Whether or not the fact of God endorsing and using such violence is ameliorated by the fact that God suffers it in our stead is a matter of debate.

         To my mind, a more urgent question becomes whether or not a community of perichoretic love, the Trinity, whose very nature is peace, could ever employ violence to good ends?

Is not such an act contrary to God’s nature?

In his retrieval of Cur Deus Homo, David Hart argues that Anselm, in harmony with the Fathers before him, does not view God as using the violence of the cross as the means to remit sin.
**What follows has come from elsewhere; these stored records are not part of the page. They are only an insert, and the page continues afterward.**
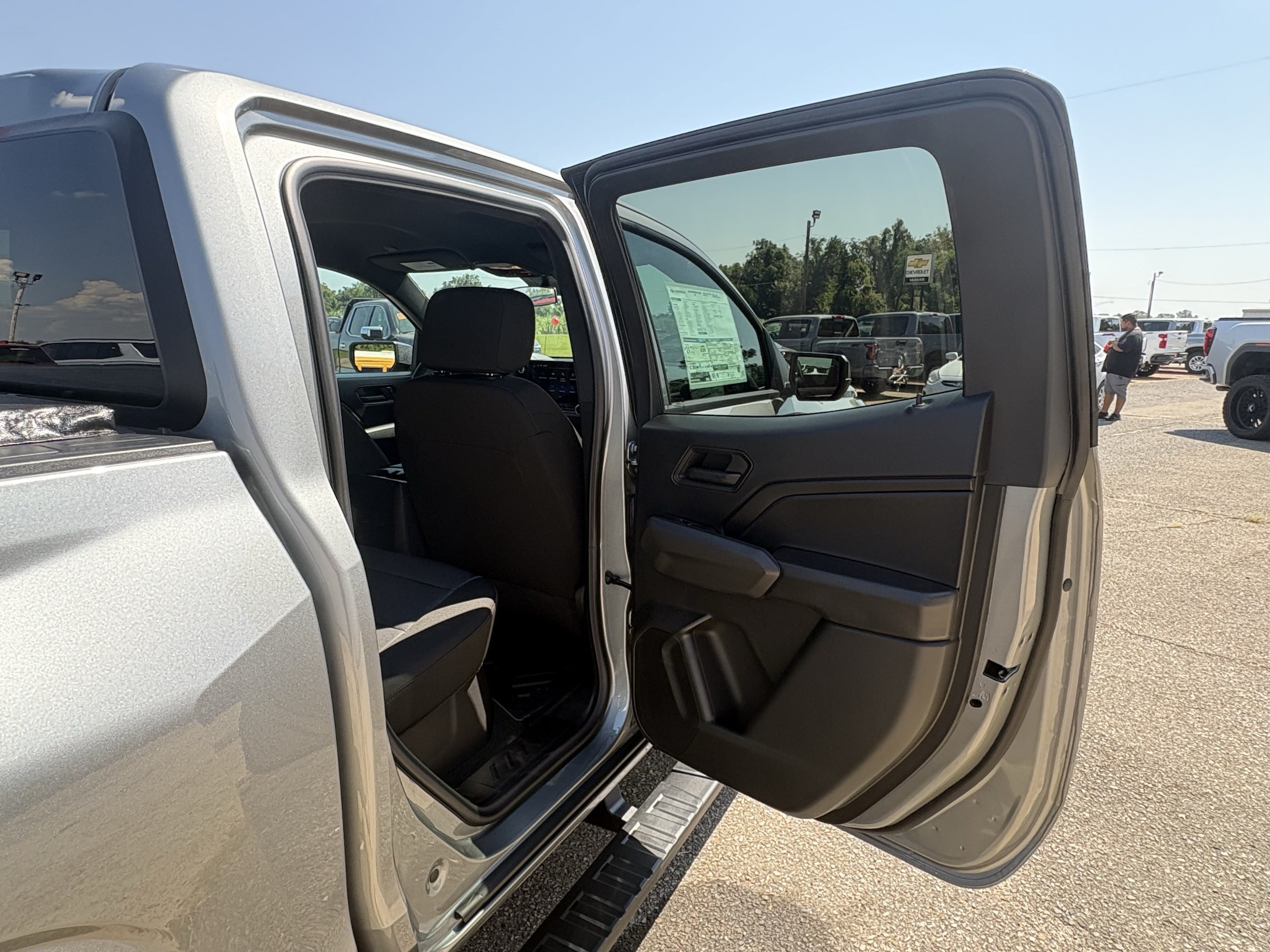 2026 Chevrolet Colorado Work Truck - Photo 17
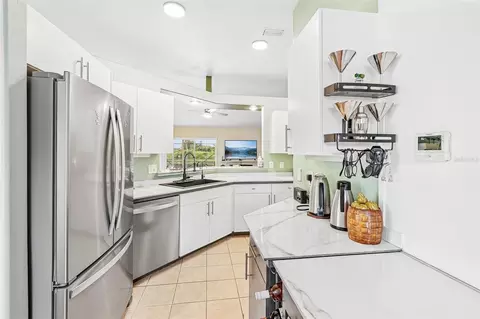 Kitchen - 18115 Howling Wolf Run, Parrish, FL 34219 photo 2 of 2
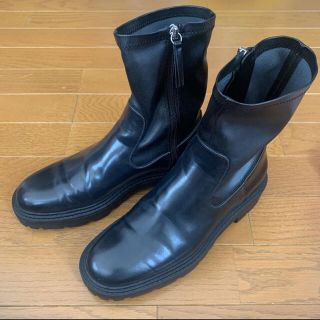 ザラ(ZARA)のZARA ブーツ　黒(ブーツ)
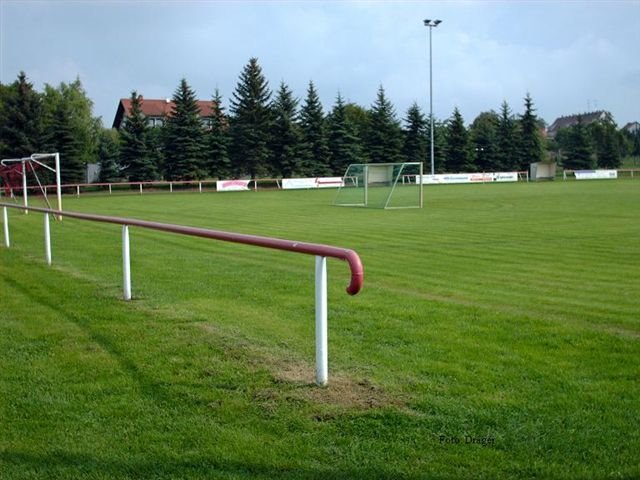 Der Fußballplatz by utahoffmann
Quite the opposite, the violence of the cross is our violence, our choice. The cross is a product of the system of Sin to which we’re bound, says Hart, ‘the violence that befalls Christ belongs to our order of justice, an order overcome by his sacrifice, which is one of peace.’

Hart argues that the same boundless gift God gives in creation the Son gives back in his obedient life offered to God even unto the cross and that such a superabundant gift ‘draws creation back into the eternal motion of divine love for which it was fashioned.’ Thus, Hart concludes, Christ subverts the very logic of substitution and sacrifice from within by subsuming it into the trinitarian motion of love.

As opposed to a violent, apocalyptic defeat of Sin through the cross, Christ’s obedience is simply, as Anselm puts it, ‘a gift that exceeds our every debt.’

How that works exactly, Anselm doesn’t explain. He was after all, despite his rationalistic appearances, an artist.